Lors de ses deux premières auditions parlementaires [au Sénat et à l’Assemblée, ndlr] en tant que chef d’état-major de la Marine nationale [CEMM], l’amiral Pierre Vandier avait insisté sur le « retour de l’usage stratégique de la mer », marquant la « face visible du nouveau cycle géopolitique actuel. »

Ainsi, avait souligné le CEMM, la « mer est redevenue une zone de friction, de démonstration de puissance, souvent désinhibée » et, « demain, elle pourrait être une zone d’affrontements », alors que le « code de bonne conduite entre nations n’est plus toujours respectés ». Et de citer la fortification d’îlôts à peine émergés pour en faire des base militaire, la prospection « sans vergogne » de la zone économique exclusive des pays voisins ou encore le pillage des ressources halieutiques « partout où les espaces ne sont pas défendus. »

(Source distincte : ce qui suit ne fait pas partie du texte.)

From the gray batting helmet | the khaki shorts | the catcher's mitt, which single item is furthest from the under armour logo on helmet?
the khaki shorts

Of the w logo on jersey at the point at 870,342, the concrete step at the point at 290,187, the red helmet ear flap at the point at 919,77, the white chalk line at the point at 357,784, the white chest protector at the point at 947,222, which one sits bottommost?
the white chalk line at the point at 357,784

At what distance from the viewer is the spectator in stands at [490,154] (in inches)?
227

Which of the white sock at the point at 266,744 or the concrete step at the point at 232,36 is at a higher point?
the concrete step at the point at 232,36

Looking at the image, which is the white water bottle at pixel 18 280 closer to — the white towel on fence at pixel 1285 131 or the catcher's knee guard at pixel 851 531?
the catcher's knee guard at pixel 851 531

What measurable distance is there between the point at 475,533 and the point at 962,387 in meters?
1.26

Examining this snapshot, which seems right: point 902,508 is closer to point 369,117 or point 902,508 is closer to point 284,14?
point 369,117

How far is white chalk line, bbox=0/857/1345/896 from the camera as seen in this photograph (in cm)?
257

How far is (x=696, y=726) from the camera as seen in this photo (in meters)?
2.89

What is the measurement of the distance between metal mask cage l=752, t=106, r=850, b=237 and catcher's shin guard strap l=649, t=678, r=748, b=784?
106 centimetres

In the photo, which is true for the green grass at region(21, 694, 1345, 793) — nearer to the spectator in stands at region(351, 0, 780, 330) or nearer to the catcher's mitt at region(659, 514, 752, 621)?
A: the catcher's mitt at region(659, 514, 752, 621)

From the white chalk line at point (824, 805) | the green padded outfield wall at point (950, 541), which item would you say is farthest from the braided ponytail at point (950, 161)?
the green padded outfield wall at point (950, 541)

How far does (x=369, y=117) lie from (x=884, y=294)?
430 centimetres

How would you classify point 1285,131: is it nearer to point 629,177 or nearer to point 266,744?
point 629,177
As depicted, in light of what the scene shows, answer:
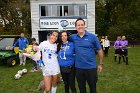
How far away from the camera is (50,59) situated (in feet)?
26.8

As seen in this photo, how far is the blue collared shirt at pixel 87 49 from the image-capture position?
728 cm

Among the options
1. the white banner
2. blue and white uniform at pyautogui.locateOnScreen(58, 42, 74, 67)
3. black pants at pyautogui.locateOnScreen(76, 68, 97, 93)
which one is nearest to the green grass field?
blue and white uniform at pyautogui.locateOnScreen(58, 42, 74, 67)

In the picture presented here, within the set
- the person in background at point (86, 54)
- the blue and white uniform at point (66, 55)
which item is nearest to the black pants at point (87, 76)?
the person in background at point (86, 54)

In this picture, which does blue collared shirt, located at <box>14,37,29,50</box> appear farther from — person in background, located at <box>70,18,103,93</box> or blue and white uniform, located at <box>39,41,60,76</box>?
person in background, located at <box>70,18,103,93</box>

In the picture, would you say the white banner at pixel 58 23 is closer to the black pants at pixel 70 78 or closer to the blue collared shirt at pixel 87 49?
the black pants at pixel 70 78

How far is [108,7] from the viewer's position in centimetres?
5791

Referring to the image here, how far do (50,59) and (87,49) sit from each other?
49.2 inches

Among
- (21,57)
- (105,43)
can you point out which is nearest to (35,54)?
(21,57)

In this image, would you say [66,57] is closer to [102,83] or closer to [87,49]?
[87,49]

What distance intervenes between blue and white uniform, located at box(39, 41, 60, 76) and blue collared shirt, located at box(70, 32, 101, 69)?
95 centimetres

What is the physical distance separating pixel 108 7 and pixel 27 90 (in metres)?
47.9

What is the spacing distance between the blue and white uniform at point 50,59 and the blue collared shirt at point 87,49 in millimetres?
947

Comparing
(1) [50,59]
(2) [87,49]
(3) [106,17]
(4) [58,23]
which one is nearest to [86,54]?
(2) [87,49]

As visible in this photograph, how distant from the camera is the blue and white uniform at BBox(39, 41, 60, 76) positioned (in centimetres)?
816
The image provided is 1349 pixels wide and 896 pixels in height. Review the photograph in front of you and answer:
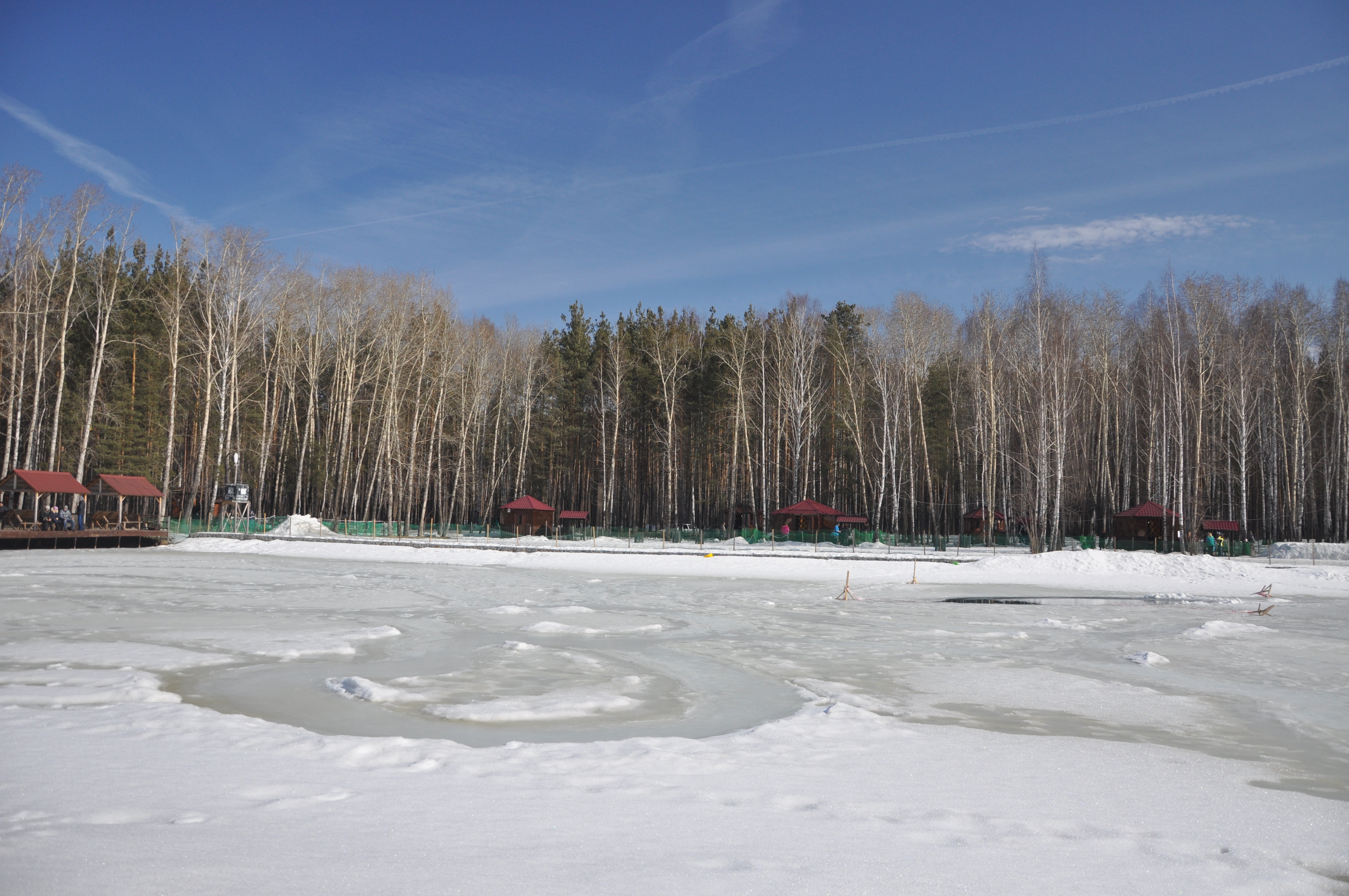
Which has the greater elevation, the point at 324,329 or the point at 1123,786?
the point at 324,329

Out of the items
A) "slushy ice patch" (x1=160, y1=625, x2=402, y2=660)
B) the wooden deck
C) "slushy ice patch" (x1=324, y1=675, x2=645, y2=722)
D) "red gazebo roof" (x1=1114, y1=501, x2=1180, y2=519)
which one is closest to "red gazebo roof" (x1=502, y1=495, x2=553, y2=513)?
the wooden deck

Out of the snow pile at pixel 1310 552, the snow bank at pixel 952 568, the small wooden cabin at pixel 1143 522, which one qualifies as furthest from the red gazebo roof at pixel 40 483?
the snow pile at pixel 1310 552

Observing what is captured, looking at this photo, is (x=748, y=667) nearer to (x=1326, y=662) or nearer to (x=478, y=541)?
(x=1326, y=662)

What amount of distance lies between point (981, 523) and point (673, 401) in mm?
21046

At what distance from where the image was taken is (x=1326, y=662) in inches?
461

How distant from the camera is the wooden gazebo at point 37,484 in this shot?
114 feet

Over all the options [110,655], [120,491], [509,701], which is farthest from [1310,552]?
[120,491]

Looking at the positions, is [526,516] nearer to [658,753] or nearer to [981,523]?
[981,523]

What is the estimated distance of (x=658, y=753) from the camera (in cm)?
650

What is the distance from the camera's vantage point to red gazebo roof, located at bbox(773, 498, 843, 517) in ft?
142

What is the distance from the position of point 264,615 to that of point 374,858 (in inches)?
484

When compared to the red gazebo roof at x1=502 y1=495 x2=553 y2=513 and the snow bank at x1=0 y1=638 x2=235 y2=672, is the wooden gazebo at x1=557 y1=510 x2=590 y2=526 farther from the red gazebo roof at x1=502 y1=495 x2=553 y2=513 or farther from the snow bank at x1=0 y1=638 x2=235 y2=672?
the snow bank at x1=0 y1=638 x2=235 y2=672

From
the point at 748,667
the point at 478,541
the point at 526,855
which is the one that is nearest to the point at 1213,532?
the point at 478,541

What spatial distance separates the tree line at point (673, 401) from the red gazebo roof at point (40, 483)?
432 centimetres
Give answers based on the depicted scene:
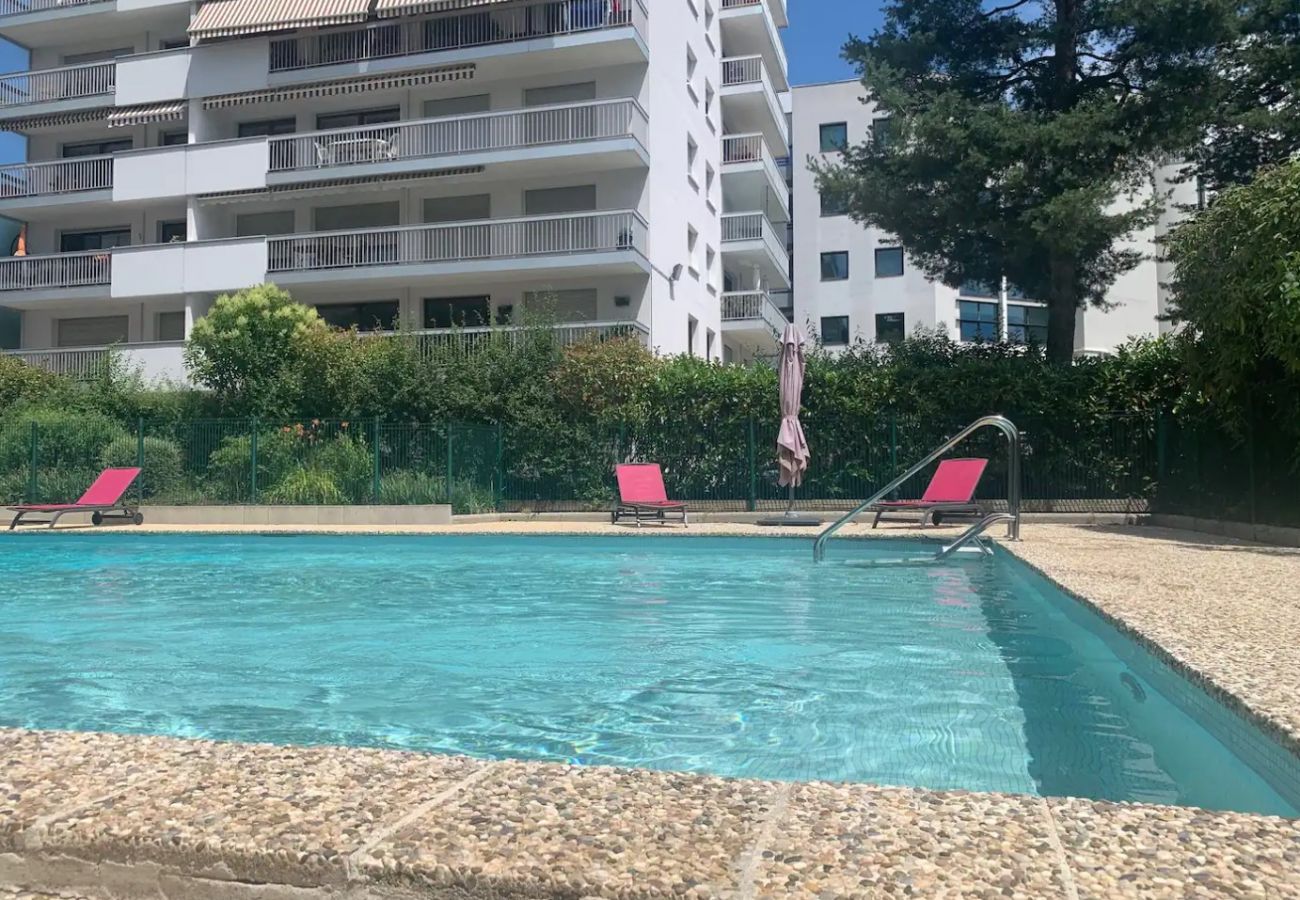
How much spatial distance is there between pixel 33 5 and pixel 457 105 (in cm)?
1323

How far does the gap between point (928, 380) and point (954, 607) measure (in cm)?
984

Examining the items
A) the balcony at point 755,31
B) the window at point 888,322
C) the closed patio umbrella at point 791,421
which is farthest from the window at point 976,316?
the closed patio umbrella at point 791,421

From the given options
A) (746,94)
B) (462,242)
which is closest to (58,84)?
(462,242)

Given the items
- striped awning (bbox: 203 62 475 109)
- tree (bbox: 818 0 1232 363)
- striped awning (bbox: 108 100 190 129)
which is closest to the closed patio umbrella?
tree (bbox: 818 0 1232 363)

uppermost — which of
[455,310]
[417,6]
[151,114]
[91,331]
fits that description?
[417,6]

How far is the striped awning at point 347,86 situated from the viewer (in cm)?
2491

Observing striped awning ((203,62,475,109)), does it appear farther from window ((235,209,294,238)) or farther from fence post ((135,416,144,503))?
fence post ((135,416,144,503))

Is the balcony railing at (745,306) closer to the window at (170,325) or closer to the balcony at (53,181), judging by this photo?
the window at (170,325)

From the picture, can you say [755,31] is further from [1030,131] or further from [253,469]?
[253,469]

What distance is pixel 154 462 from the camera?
18797 mm

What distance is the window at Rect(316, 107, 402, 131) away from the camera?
26922mm

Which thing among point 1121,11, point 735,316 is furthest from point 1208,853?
point 735,316

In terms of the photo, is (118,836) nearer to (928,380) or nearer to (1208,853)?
→ (1208,853)

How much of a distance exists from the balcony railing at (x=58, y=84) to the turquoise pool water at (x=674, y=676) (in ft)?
75.1
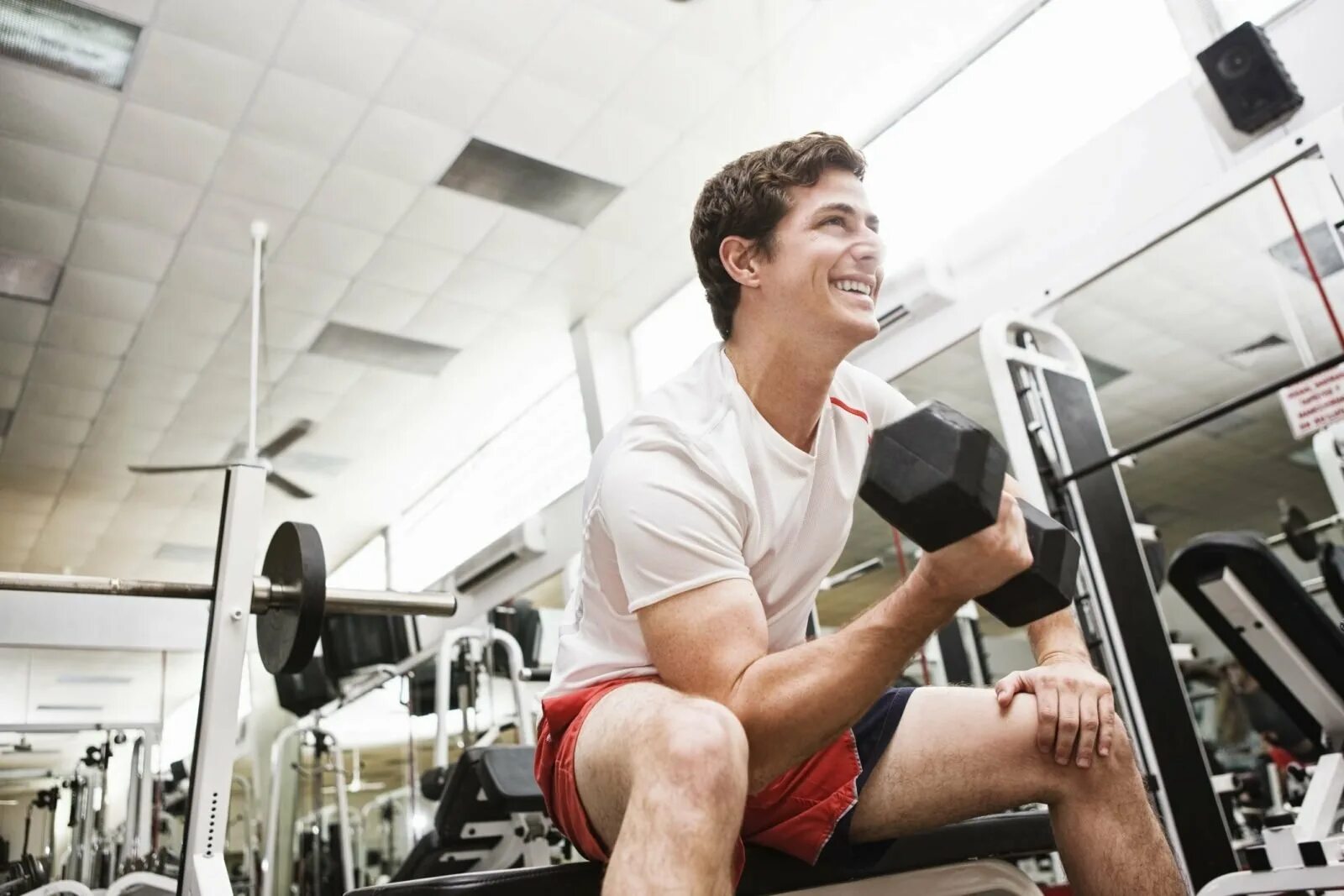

Des pratiques dont la Chine est régulièrement accusée [ce dont l’amiral Vandier s’était toutefois gardé de rappeler]… En effet, Pékin pratique la politique du fait accompli en mer de Chine méridionale en installant des capacités d’interdiction et de déni d’accès [A2/AD] sur des récifs poldérisés des archipels Spratleys et Paracel, envoie des navires de prospections dans des eaux qui ne sont pas les siennes [ce qui donne lieu régulièrement à des frictions avec le Vietnam et la présence de ses flottilles de pêche au large des côtes africaines et sud-américaines suscitent régulièrement des tensions, comme encore récemment aux Galapagos.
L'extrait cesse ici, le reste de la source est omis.